** begin **
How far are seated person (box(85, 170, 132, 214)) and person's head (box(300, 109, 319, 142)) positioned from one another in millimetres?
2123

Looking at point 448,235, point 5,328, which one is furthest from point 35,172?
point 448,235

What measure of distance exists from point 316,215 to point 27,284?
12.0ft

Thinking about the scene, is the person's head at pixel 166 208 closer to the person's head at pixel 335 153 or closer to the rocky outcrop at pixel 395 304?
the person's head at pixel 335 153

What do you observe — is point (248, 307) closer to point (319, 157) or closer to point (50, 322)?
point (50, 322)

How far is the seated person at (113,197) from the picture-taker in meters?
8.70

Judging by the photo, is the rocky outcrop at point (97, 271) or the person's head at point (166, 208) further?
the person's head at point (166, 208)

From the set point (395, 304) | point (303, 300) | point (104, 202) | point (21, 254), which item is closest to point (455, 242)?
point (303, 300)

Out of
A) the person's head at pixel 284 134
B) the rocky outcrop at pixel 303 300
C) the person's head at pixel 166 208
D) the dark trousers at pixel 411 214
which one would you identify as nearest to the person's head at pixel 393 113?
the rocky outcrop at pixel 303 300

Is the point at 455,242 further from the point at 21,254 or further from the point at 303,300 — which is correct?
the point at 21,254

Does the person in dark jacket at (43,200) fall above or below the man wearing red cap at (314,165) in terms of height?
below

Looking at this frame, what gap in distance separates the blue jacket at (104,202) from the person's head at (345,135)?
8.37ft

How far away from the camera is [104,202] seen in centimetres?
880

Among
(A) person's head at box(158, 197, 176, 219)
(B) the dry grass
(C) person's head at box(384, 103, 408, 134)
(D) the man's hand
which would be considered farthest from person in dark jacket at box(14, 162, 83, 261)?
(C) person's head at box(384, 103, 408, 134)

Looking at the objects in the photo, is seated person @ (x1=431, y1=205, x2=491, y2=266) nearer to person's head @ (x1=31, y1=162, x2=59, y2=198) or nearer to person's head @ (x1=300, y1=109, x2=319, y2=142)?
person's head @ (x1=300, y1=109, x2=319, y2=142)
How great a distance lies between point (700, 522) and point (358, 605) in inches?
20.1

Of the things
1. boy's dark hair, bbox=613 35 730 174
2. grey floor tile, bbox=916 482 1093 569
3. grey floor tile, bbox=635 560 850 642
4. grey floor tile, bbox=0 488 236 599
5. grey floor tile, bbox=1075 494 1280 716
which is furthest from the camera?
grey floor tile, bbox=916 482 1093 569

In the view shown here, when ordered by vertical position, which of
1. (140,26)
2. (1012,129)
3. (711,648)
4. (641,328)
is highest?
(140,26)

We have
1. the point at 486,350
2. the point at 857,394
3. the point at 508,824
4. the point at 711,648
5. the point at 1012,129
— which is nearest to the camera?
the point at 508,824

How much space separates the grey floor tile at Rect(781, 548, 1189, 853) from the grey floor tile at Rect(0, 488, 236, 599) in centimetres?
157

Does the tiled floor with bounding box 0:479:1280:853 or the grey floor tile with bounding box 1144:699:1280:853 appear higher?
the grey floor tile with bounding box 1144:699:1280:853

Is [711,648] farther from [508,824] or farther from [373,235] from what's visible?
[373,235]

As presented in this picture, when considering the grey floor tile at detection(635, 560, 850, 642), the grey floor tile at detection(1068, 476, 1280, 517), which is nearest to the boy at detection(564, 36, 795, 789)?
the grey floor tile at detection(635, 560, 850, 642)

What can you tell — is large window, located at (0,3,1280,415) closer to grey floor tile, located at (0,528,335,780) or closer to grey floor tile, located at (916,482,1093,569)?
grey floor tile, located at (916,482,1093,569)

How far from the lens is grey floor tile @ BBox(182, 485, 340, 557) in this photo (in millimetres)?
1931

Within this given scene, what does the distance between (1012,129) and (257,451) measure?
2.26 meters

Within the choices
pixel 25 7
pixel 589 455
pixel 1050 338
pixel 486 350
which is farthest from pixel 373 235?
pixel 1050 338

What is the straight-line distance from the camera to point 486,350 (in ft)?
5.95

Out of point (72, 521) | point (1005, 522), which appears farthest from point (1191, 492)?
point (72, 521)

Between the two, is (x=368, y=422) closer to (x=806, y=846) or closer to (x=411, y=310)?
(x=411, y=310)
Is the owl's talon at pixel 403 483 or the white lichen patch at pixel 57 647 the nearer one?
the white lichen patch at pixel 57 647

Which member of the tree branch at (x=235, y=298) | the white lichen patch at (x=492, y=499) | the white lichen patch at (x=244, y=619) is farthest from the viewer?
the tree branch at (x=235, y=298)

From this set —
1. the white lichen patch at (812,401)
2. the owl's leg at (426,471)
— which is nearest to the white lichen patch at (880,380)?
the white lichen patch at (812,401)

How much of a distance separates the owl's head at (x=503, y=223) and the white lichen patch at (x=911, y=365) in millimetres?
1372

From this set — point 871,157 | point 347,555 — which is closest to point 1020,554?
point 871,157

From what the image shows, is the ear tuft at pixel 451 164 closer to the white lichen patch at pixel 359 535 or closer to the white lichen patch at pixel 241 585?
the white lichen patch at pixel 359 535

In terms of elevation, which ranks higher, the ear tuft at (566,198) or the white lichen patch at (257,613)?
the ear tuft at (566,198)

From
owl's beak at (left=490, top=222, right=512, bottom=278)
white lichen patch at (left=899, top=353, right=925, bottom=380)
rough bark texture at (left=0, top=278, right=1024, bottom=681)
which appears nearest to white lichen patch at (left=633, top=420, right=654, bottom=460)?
** end **
• Work to complete:
Only the lines from the one containing "Within the choices" through the end of the material should be reproduced, exactly, with both ends included.

• Solution below:
Within the choices
pixel 25 7
pixel 589 455
pixel 1050 338
pixel 486 350
which is farthest from pixel 373 235?
pixel 1050 338

What is the straight-line distance from the camera to point 486,350 (in ft)?
5.95

Out of point (72, 521) | point (1005, 522), which appears farthest from point (1191, 492)?
point (72, 521)

Between the two, is (x=368, y=422) closer to (x=806, y=846) or closer to (x=411, y=310)?
(x=411, y=310)
Is the owl's talon at pixel 403 483 or the white lichen patch at pixel 57 647 the nearer one?
the white lichen patch at pixel 57 647

Which member of the tree branch at (x=235, y=298) | the white lichen patch at (x=492, y=499) | the white lichen patch at (x=244, y=619) is farthest from the viewer?
the tree branch at (x=235, y=298)

From this set —
1. the white lichen patch at (812,401)
2. the owl's leg at (426,471)
— which is nearest to the white lichen patch at (880,380)?
the white lichen patch at (812,401)

How much of a distance separates the owl's head at (x=503, y=223) and the white lichen patch at (x=911, y=365) in millimetres?
1372

From this set — point 871,157 | point 347,555 — which is closest to point 1020,554?
point 871,157

From what the image shows, is the ear tuft at pixel 451 164 closer to the white lichen patch at pixel 359 535 or closer to the white lichen patch at pixel 241 585?
the white lichen patch at pixel 359 535

In terms of elevation, which ranks higher, the ear tuft at (566,198) or the white lichen patch at (257,613)?
the ear tuft at (566,198)

From
owl's beak at (left=490, top=222, right=512, bottom=278)
white lichen patch at (left=899, top=353, right=925, bottom=380)
rough bark texture at (left=0, top=278, right=1024, bottom=681)
which appears nearest to white lichen patch at (left=633, top=420, right=654, bottom=460)?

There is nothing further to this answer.